If you’re looking for a shift in your career, you can expand your skills and demonstrate value in a new role by taking classes outside work, passing along new knowledge to your team, or volunteering in your company as a way to build experience. Teams like to hire folks who are enthusiastic and interested.

3. Keep Growing, Keep Learning

In my new role, I still get to help people with copy choices (I’ve had more than a few 30 minute conversations about a single button), and while I knew that UI writing can be incredibly complex, I’ve also learned that my job goes far beyond copy.

As my role grows, I’ve learned how essential it is to have consistent processes for developing content, and how helpful it is to get people in multiple roles (designers, documentation writers, project managers) involved and armed with their own writing skills so that they, too, are invested in the content’s quality. I’ve figured out how crucial it is to have key decision makers, like design leadership and stakeholders, invested in creating and enforcing content guidelines. And, of course, I know to always consider the substance and messaging behind any content that appears in our UI. (The Brain Traffic Diagram below helps me wrap my head around the content design and systems design sides of content strategy).

An illustration of the 4 quadrants of content strategy: editorial, experience, structure and process. (Photo credit: http://braintraffic.com/blog/brain-traffic-lands-the-quad)

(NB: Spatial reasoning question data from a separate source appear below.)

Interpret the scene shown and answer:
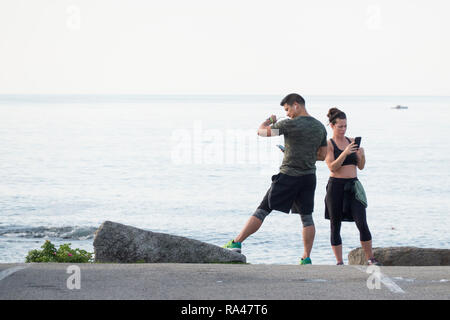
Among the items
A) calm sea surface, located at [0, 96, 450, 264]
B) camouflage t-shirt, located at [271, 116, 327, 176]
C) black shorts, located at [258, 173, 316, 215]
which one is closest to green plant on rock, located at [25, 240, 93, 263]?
black shorts, located at [258, 173, 316, 215]

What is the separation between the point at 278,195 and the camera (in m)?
8.85

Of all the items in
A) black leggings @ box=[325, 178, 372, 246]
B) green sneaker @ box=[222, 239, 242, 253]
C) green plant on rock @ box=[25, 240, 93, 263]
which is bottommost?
green plant on rock @ box=[25, 240, 93, 263]

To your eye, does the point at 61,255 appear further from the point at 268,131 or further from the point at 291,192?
the point at 268,131

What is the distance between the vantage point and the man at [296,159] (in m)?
8.67

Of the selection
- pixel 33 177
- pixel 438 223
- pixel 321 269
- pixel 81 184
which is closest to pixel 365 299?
pixel 321 269

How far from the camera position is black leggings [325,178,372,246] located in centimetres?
906

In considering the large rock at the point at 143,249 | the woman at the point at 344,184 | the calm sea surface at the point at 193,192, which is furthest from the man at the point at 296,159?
the calm sea surface at the point at 193,192

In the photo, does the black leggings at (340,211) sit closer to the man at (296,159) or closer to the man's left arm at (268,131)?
the man at (296,159)

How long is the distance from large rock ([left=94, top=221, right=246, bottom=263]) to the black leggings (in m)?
1.31

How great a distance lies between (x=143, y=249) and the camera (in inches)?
381

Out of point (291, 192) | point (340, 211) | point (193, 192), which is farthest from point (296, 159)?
point (193, 192)

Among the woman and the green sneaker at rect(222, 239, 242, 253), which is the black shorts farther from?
the green sneaker at rect(222, 239, 242, 253)

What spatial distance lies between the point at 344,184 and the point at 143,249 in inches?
110
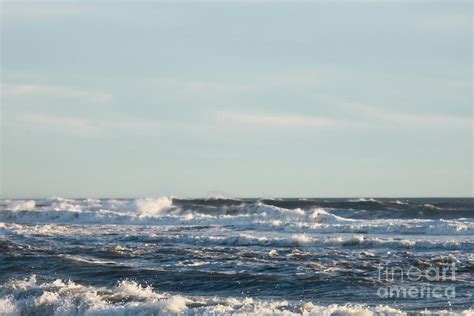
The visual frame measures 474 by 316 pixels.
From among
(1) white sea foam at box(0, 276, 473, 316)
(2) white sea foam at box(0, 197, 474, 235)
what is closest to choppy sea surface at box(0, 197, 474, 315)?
(1) white sea foam at box(0, 276, 473, 316)

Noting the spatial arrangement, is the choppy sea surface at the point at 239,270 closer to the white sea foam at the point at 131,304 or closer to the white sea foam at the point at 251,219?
the white sea foam at the point at 131,304

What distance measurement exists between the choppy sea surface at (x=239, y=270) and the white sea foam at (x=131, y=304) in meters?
0.02

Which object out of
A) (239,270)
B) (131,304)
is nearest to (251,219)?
(239,270)

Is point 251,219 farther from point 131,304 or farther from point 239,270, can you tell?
point 131,304

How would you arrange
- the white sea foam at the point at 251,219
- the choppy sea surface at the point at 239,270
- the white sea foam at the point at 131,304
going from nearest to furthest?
the white sea foam at the point at 131,304 → the choppy sea surface at the point at 239,270 → the white sea foam at the point at 251,219

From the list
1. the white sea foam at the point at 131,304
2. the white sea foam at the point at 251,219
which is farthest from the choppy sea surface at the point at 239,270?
the white sea foam at the point at 251,219

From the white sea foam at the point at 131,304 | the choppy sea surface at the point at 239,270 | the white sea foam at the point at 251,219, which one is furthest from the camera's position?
the white sea foam at the point at 251,219

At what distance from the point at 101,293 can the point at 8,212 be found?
37049 mm

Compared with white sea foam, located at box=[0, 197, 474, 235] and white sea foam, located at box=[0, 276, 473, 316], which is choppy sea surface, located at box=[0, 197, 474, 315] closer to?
white sea foam, located at box=[0, 276, 473, 316]

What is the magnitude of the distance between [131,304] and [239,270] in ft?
18.2

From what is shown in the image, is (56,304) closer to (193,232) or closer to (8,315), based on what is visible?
(8,315)

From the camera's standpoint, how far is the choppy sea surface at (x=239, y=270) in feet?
45.9

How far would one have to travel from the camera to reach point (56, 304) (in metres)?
14.2

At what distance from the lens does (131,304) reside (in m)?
13.8
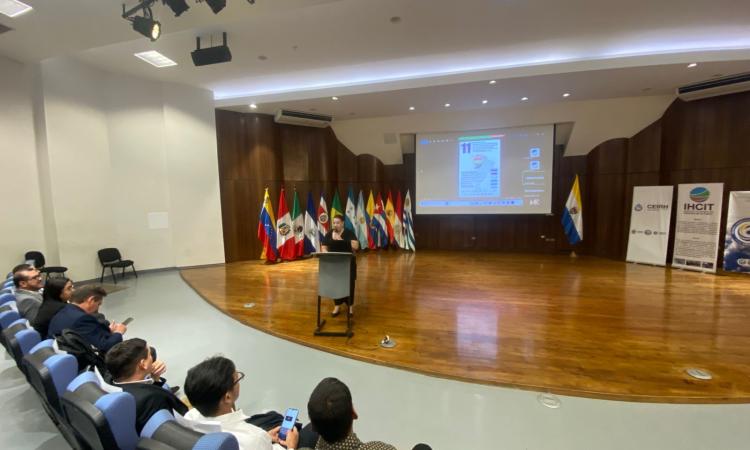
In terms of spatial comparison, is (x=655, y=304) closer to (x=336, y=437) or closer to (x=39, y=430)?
(x=336, y=437)

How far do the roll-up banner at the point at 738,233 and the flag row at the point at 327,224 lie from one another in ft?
20.9

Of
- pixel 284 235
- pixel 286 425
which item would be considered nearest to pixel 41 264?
pixel 284 235

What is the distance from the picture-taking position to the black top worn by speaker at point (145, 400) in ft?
4.40

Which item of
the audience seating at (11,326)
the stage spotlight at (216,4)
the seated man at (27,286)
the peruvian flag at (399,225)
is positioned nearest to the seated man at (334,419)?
the audience seating at (11,326)

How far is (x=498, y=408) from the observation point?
2260 mm

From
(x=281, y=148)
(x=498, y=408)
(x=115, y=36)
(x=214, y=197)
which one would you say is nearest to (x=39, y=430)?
(x=498, y=408)

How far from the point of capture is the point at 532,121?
7.51m

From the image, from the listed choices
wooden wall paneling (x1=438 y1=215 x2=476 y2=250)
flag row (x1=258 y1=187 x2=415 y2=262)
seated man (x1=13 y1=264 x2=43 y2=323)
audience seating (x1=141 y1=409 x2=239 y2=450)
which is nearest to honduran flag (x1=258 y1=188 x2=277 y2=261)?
flag row (x1=258 y1=187 x2=415 y2=262)

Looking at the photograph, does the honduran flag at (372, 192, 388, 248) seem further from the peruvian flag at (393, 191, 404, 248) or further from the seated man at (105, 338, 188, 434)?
the seated man at (105, 338, 188, 434)

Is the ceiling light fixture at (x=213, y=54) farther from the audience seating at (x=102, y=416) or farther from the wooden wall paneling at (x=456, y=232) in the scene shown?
the wooden wall paneling at (x=456, y=232)

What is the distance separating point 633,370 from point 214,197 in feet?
25.3

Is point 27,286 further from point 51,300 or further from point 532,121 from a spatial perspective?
point 532,121

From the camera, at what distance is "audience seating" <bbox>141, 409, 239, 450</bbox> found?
0.93m

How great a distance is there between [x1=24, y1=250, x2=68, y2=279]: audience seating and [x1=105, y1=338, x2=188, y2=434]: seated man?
16.4 ft
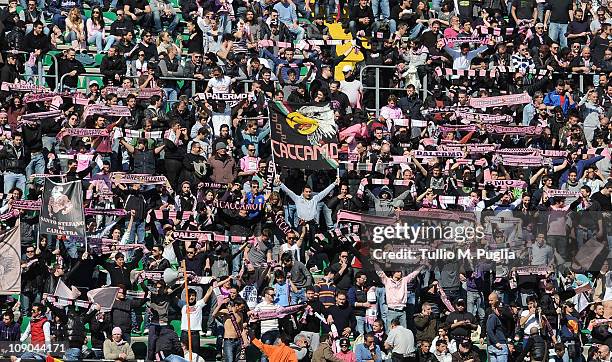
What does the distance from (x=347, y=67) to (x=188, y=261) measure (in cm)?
563

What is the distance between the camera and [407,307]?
31594 millimetres

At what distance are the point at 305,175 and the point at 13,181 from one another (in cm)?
438

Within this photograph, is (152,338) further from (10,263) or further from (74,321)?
(10,263)

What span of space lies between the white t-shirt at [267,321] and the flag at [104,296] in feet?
6.55

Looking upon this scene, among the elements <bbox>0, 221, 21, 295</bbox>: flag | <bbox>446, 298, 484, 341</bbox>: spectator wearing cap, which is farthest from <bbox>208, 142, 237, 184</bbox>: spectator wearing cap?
<bbox>446, 298, 484, 341</bbox>: spectator wearing cap

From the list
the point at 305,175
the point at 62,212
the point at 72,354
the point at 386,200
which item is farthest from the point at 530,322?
the point at 62,212

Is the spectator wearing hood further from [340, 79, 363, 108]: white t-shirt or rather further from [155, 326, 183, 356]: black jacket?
[155, 326, 183, 356]: black jacket

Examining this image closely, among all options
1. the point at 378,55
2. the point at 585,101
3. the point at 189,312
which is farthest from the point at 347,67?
the point at 189,312

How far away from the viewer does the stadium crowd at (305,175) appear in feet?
102

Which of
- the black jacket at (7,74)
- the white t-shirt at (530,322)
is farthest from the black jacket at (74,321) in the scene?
the white t-shirt at (530,322)

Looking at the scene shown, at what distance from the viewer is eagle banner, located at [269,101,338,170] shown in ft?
109

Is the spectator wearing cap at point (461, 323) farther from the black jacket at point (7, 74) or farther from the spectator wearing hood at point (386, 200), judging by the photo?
the black jacket at point (7, 74)

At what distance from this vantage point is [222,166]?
1299 inches

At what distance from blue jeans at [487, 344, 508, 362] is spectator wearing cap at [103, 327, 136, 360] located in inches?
200
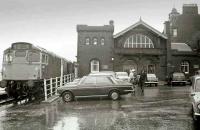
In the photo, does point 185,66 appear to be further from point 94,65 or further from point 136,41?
point 94,65

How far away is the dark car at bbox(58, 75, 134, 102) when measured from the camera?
58.5ft

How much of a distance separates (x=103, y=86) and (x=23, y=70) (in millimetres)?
5627

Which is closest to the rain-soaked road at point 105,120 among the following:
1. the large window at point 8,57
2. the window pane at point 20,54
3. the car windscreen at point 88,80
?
the car windscreen at point 88,80

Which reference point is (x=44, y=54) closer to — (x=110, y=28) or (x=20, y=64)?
(x=20, y=64)

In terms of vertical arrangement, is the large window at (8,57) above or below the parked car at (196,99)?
above

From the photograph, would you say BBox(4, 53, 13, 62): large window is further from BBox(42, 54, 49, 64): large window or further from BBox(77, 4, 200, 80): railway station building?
BBox(77, 4, 200, 80): railway station building

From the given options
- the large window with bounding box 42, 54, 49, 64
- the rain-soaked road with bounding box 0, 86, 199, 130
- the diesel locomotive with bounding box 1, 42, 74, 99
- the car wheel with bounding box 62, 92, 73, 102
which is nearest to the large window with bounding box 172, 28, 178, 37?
the large window with bounding box 42, 54, 49, 64

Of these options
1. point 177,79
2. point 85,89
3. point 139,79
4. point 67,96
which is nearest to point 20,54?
point 67,96

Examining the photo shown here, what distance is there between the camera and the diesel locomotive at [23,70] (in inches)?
791

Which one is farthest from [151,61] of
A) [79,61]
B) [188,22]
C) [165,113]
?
[165,113]

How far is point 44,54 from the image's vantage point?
72.4 ft

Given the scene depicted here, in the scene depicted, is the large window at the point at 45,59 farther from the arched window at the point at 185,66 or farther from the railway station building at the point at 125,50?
the arched window at the point at 185,66

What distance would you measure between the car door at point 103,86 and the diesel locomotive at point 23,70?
4.41 meters

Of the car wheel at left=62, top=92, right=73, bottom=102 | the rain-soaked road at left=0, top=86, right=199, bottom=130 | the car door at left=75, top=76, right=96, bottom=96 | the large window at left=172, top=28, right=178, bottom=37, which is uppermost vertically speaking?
the large window at left=172, top=28, right=178, bottom=37
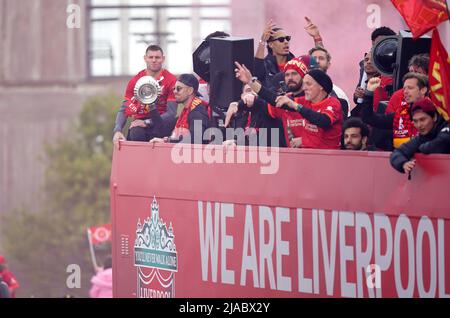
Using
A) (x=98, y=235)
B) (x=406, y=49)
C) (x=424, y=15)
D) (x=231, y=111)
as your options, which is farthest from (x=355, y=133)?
(x=98, y=235)

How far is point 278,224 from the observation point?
9117 millimetres

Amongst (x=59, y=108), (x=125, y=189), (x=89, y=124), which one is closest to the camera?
(x=125, y=189)

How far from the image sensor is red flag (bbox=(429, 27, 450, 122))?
8.18 m

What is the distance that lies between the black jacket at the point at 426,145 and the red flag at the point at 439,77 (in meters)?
0.10

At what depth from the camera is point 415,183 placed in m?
8.30

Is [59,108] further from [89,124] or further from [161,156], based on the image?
[161,156]

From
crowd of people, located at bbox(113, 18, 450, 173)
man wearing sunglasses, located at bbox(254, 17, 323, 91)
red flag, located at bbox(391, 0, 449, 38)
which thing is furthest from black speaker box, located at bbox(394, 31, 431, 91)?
man wearing sunglasses, located at bbox(254, 17, 323, 91)

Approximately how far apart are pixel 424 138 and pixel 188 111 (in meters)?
2.60

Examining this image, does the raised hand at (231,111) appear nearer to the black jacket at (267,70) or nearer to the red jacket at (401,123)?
the black jacket at (267,70)

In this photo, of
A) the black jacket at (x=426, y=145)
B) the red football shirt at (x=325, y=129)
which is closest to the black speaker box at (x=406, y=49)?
the red football shirt at (x=325, y=129)

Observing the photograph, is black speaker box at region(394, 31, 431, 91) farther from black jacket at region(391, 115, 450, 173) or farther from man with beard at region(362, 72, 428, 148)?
black jacket at region(391, 115, 450, 173)

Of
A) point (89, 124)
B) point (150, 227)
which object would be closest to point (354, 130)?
point (150, 227)

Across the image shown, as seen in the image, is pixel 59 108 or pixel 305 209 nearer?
pixel 305 209
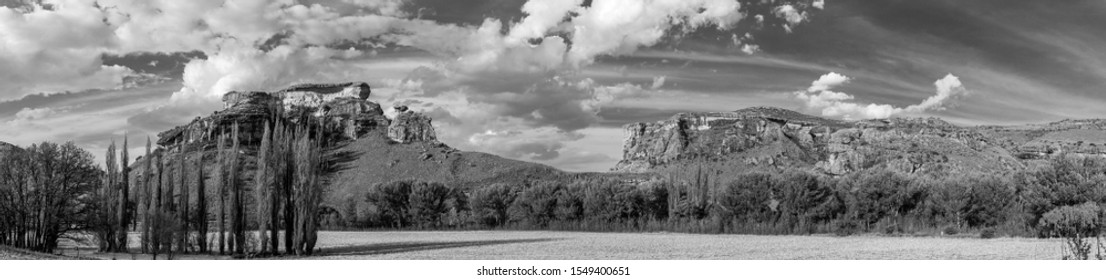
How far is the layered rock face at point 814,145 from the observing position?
226ft

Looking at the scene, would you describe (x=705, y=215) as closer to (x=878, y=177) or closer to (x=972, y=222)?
(x=878, y=177)

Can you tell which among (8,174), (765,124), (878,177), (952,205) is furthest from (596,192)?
(765,124)

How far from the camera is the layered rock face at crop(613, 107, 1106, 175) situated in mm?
68775

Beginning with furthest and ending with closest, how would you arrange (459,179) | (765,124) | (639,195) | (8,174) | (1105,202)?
Answer: (765,124)
(459,179)
(639,195)
(1105,202)
(8,174)

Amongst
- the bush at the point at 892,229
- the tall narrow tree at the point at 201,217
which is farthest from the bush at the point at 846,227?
the tall narrow tree at the point at 201,217

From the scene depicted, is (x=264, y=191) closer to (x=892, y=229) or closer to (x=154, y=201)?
(x=154, y=201)

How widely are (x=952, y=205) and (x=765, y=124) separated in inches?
2086

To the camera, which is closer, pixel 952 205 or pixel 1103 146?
pixel 1103 146

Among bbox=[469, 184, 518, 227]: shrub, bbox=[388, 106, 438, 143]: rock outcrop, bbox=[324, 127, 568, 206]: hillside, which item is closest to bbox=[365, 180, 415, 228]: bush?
bbox=[469, 184, 518, 227]: shrub

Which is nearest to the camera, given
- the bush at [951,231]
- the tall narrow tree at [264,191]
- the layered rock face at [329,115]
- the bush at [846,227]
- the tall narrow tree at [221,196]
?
the tall narrow tree at [264,191]

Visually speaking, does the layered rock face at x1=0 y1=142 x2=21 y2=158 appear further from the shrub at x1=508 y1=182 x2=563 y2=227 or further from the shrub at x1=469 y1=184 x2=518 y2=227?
the shrub at x1=469 y1=184 x2=518 y2=227

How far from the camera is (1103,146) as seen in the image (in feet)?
90.3

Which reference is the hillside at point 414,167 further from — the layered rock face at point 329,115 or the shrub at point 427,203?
Result: the shrub at point 427,203

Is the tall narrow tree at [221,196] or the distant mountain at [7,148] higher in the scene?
the distant mountain at [7,148]
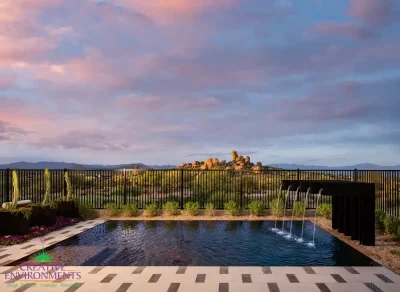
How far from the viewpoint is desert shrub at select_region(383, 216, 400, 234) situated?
965 cm

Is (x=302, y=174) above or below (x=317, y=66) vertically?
below

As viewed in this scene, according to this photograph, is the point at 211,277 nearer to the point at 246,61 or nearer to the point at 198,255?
the point at 198,255

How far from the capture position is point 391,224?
32.2 feet

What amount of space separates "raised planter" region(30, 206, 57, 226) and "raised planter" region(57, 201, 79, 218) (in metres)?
1.23

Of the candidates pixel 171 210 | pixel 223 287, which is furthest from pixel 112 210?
pixel 223 287

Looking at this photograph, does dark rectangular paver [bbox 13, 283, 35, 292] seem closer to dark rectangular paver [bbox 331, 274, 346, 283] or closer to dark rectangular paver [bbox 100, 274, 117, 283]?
dark rectangular paver [bbox 100, 274, 117, 283]

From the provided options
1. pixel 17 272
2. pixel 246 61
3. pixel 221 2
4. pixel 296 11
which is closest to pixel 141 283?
pixel 17 272

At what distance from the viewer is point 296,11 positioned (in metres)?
→ 11.1

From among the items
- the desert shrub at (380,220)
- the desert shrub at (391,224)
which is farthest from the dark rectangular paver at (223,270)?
the desert shrub at (380,220)

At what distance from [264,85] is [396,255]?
31.6 feet

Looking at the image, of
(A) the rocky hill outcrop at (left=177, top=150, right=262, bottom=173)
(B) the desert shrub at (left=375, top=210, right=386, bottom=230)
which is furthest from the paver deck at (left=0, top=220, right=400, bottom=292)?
(A) the rocky hill outcrop at (left=177, top=150, right=262, bottom=173)

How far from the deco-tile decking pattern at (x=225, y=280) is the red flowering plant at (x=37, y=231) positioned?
2.65 m

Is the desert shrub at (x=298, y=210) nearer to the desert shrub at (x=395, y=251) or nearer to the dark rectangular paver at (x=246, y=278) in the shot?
the desert shrub at (x=395, y=251)

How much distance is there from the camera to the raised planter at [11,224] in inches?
379
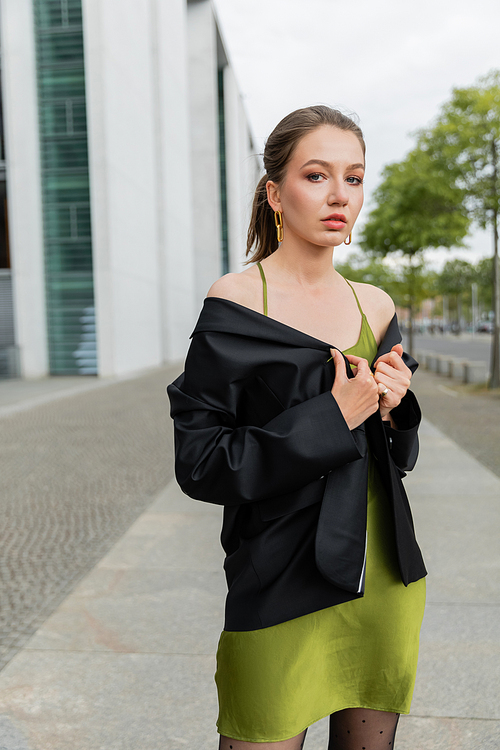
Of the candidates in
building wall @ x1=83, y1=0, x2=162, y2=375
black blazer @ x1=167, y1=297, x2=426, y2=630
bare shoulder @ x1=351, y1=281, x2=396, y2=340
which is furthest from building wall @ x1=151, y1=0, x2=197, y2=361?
black blazer @ x1=167, y1=297, x2=426, y2=630

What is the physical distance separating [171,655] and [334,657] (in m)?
1.85

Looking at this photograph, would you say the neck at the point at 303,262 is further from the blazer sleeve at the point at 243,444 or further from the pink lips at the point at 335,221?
the blazer sleeve at the point at 243,444

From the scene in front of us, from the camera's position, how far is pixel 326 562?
52.9 inches

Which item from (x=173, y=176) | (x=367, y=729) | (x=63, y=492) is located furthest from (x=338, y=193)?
(x=173, y=176)

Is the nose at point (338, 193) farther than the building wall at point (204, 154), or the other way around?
the building wall at point (204, 154)

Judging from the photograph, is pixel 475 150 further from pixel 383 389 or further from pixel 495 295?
pixel 383 389

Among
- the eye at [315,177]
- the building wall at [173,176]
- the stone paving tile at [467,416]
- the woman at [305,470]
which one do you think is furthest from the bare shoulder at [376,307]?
the building wall at [173,176]

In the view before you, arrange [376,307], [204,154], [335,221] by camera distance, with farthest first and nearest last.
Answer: [204,154] → [376,307] → [335,221]

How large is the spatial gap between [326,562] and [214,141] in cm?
3916

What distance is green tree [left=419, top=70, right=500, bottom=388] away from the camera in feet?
43.6

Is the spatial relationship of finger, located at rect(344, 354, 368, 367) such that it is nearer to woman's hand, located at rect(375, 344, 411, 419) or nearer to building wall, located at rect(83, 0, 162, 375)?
woman's hand, located at rect(375, 344, 411, 419)

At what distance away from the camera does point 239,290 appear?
143cm

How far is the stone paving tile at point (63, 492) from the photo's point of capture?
396 centimetres

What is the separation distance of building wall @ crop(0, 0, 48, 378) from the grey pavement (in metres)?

I love reading books like Kinneret Yifrah’s Microcopy: The Complete Guide, and pretty much any Medium post from John Saito or Amy Thibodeau to keep me fresh on what’s important in my new industry. I try to attend content strategy meetups where I live (a recent one on chatbots led me to a new project at work), and I attended Confab last year, where I learned even more ways to flex my content strategy skills.

Educating yourself on a desired role can provide new perspectives and help you grow. When you go out into the UX community and talk to other people, you might hear stories of their roundabout path to their job, or even learn about some skills you hadn’t realized you needed. Focus on growth can also be beneficial in a role you already have: sharing stories (or reading them on Medium and other blogs) can help breathe new life and lessons into something you thought you’d already figured out.

Looking Ahead

It’s now been a year since I’ve moved into content strategy full-time. Workday now has three (!) superstar content strategists. We team up with UX Design, technical writers, translators, project managers, engineers and everyone in between to spread the word about why content strategy is important. I can’t wait to see what I learn next year.